Ronald Skellfon lo ha definito il “mito dei contadini immobili” che credono che i processi di immigrazione peggiorino le condizioni di comunità di agricoltori pacifiche, armoniche, autosufficienti ed egualitarie e che servano esclusivamente gli interessi delle élite borghesi che si arricchiscono attraverso lo sfruttamento ingiusto del lavoro. Questa lettura ignora completamente il fatto che molte migrazioni sono il frutto di una scelta volontaria e che gli individui prendono attivamente la decisione di partire. Allo stesso tempo, seguendo questa interpretazione, non si considera il fatto che le rimesse economiche inviate dal paese di destinazione al paese di origine, spesso caratterizzato dalla presenza di società agricole tradizionali con alti tassi di povertà, fame e mortalità, migliorano sensibilmente le condizioni di vita di chi le riceve. 

  1. Il mancato rispetto dell’ambiente porta direttamente a fenomeni di migrazione di massa 

Il mancato rispetto dell’ambiente non spinge necessariamente all’esodo della popolazione da una determinata area geografica. Al contrario, politiche contrarie all’ambiente possono incoraggiare processi di innovazione tecnologica e apportare benefici economici. Un censimento basato su dati empirici riportato dal Foresight Report pubblicato dal Government Office for Science inglese nel 2011 ha concluso che non esiste, al momento attuale, nessuna ricerca basata su solide basi metodologiche che permetta di concludere che i cambiamenti climatici causino emigrazioni di massa, vista la natura plurima del fenomeno migratorio.

In effetti, ignorando fattori più incisivi come l’influenza di fattori economici e sociali, gli ambientalisti non possono spiegare perché le persone che vivono in “zone a rischio” non migrino da quelle aree. In Cambogia, in cui la maggioranza del territorio è coperto di foreste, la deforestazione ha diminuito il tasso di emigrazione perché ha portato alla possibilità di sfruttare i terreni per la coltivazione creando nuovi posti di lavoro, incrementando la produzione agricola e avendo ricadute positive sui redditi individuali. Per queste ragioni, i cambogiani hanno meno bisogno di emigrare in altri paesi  rispetto al passato.
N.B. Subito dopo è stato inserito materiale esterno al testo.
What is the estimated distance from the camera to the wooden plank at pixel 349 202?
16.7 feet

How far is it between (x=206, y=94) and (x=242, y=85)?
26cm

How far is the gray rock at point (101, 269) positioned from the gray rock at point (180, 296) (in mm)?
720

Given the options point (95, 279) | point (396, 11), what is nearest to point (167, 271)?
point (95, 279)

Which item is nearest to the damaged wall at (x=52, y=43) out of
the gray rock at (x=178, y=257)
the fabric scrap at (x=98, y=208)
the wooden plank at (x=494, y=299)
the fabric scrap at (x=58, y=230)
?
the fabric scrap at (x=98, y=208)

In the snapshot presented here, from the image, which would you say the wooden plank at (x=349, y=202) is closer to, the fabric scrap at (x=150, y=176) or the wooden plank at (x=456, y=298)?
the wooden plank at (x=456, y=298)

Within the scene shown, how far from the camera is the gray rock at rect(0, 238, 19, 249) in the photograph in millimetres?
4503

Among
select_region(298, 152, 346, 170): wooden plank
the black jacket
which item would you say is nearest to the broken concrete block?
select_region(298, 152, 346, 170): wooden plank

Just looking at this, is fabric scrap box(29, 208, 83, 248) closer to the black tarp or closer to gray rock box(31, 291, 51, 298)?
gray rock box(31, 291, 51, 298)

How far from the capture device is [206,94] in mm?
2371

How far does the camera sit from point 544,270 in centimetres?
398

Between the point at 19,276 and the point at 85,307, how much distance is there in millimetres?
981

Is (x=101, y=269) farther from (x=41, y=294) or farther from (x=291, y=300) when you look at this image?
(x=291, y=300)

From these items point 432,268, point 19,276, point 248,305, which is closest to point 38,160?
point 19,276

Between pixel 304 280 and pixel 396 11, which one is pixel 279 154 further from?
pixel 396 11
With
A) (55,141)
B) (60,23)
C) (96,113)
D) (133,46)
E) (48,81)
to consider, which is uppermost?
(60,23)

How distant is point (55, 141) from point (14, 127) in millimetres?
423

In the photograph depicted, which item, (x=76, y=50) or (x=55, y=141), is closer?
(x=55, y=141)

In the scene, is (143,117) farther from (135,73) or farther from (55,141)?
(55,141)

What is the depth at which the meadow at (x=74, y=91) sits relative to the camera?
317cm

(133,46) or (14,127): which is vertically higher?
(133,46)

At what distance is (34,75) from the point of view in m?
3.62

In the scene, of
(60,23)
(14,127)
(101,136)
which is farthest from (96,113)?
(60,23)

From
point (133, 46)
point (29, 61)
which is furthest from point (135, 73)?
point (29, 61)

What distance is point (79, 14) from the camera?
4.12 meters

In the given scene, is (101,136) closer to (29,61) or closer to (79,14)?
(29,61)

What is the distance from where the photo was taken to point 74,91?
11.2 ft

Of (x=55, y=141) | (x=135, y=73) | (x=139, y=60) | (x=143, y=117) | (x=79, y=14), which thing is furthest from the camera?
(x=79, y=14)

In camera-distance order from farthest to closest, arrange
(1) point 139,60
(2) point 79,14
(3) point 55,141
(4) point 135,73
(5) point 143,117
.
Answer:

  1. Costruire un muro è un modo efficace per impedire l’ingresso dei migranti

La costruzione di muri ridurrà il numero dei migranti solo perché renderà più difficile attraversare il confine ma dubito che possa veramente fermare i flussi, a meno che il paese di arrivo non sia disposto ad impedire l’ingresso delle persone con tutti i mezzi a disposizione. In un modo o nell’altro, comunque, i migranti entreranno in quel paese o andranno altrove, dando il via ad un effetto a catena e costituendo una rete di sostegno con i propri connazionali, un fenomeno che si perpetua nel tempo e che facilita l’arrivo di nuovi migranti. C’è il rischio, poi, che il muro diventi un’attrazione turistica.

È il caso di notare, tra l’altro, che pur essendo un’isola circondata da muri d’acqua naturali, la Gran Bretagna ospita milioni di migranti irregolari.